A ciência forense e o combate ao comércio ilegal de animais selvagens foram o foco do Earth Photo 2026 Awards, onde a fotojornalista Britta Jaschinski conquistou o primeiro lugar por seu portfólio impactante. A fotógrafa alemã, radicada no Reino Unido, é vencedora de diversos prêmios, incluindo o Grande Prêmio de Fotógrafa Ambiental do Ano, recebido em abril pela Fundação Príncipe Alberto II de Mônaco.
A série mais recente de Jaschinski foi fotografada em todo o Reino Unido e na Europa, documentando unidades de combate a crimes contra a vida selvagem que utilizam técnicas novas e antigas para enfrentar o flagelo do tráfico de animais.
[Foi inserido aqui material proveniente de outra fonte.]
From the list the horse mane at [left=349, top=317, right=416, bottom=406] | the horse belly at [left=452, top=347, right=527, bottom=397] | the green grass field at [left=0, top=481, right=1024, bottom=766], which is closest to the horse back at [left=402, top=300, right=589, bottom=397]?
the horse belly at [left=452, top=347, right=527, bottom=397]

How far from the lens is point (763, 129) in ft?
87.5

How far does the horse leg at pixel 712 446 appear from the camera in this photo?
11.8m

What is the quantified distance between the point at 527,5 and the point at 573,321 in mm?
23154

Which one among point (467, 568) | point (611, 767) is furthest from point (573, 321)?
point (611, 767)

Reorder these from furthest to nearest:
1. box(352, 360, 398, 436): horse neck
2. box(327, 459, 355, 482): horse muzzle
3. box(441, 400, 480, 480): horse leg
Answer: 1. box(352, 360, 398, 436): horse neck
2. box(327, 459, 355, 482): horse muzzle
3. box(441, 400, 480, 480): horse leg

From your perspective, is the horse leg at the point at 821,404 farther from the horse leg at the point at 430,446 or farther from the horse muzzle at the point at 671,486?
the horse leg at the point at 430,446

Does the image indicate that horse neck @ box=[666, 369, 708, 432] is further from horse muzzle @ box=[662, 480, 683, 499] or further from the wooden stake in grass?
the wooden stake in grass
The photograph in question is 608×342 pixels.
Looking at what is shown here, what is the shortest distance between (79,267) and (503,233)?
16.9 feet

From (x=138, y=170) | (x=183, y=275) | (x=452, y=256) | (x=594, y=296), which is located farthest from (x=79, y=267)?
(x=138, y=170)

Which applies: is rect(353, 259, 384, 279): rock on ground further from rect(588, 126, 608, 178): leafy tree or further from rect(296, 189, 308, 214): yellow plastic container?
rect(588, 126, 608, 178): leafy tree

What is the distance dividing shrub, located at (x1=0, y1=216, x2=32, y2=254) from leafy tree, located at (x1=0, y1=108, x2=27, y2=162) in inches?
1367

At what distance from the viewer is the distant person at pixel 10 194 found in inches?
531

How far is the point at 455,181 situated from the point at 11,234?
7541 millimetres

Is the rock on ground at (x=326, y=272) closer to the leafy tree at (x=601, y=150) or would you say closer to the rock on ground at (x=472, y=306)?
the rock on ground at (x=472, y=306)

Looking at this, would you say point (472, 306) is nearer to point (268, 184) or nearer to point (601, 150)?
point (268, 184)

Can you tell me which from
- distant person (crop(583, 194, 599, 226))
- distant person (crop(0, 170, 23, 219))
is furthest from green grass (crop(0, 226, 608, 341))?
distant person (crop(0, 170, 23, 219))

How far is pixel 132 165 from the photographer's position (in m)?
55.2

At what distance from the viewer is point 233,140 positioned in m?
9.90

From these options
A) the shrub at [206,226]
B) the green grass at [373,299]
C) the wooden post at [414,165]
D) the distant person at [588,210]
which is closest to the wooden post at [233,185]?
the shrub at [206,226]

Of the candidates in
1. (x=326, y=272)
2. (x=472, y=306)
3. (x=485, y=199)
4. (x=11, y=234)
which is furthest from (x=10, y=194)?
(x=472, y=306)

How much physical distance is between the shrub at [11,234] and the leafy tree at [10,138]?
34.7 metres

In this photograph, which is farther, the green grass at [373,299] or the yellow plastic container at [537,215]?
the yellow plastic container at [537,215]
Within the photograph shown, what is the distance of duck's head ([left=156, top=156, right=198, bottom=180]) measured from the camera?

Os objetos encontrados incluem uma cabeça de leão empalhada, um abridor de garrafas feito com a pata de um leão, peles de répteis, um pé de elefante e marfim, entre outros vestígios. O olhar implacável de Jaschinski destaca como esses animais majestosos foram degradados e transformados em mercadorias, e como os investigadores trabalham incansavelmente para encontrar os culpados.
A fotografia mais impactante da série mostra uma tartaruga-verde morta, que parece uma cena de um recife de coral fluorescente. No entanto, ao olhar mais de perto, é possível ver a marca de uma mão no casco da tartaruga, iluminada por um corante em pó especial aplicado por um perito forense. A tartaruga, que poderia estar em seu habitat natural, é mais uma vítima do tráfico. “Ver esse nível de conhecimento forense aplicado a uma tartaruga foi inesperado e extraordinário. Observar a equipe trabalhando foi quase como presenciar mágica”, afirmou Jaschinski.
“O que mais me marcou foi a sensação de esperança, também porque isso pode servir como um fator dissuasor. Por muito tempo, as redes criminosas organizadas encararam o tráfico de animais selvagens como uma atividade de baixo risco e alto retorno, com baixas taxas de condenação e penas relativamente leves. À medida que a ciência forense se torna mais sofisticada, essa equação está começando a mudar”, disse a fotógrafa.
A imagem destaca o trabalho de Louise Gibson e Alexandra Thomas, que lideram o Laboratório de Crimes contra a Vida Selvagem no Instituto de Zoologia, parte da Sociedade Zoológica de Londres. O laboratório afirma que suas pesquisas demonstraram que alguns pós de nova geração conseguem recuperar impressões digitais de alta qualidade em 70% das amostras de animais selvagens testadas e que é possível recuperar o DNA deixado por indivíduos que manusearam as amostras. Essas pesquisas são compartilhadas com autoridades, incluindo a Polícia Metropolitana da Grande Londres e forças de fronteira em 40 países.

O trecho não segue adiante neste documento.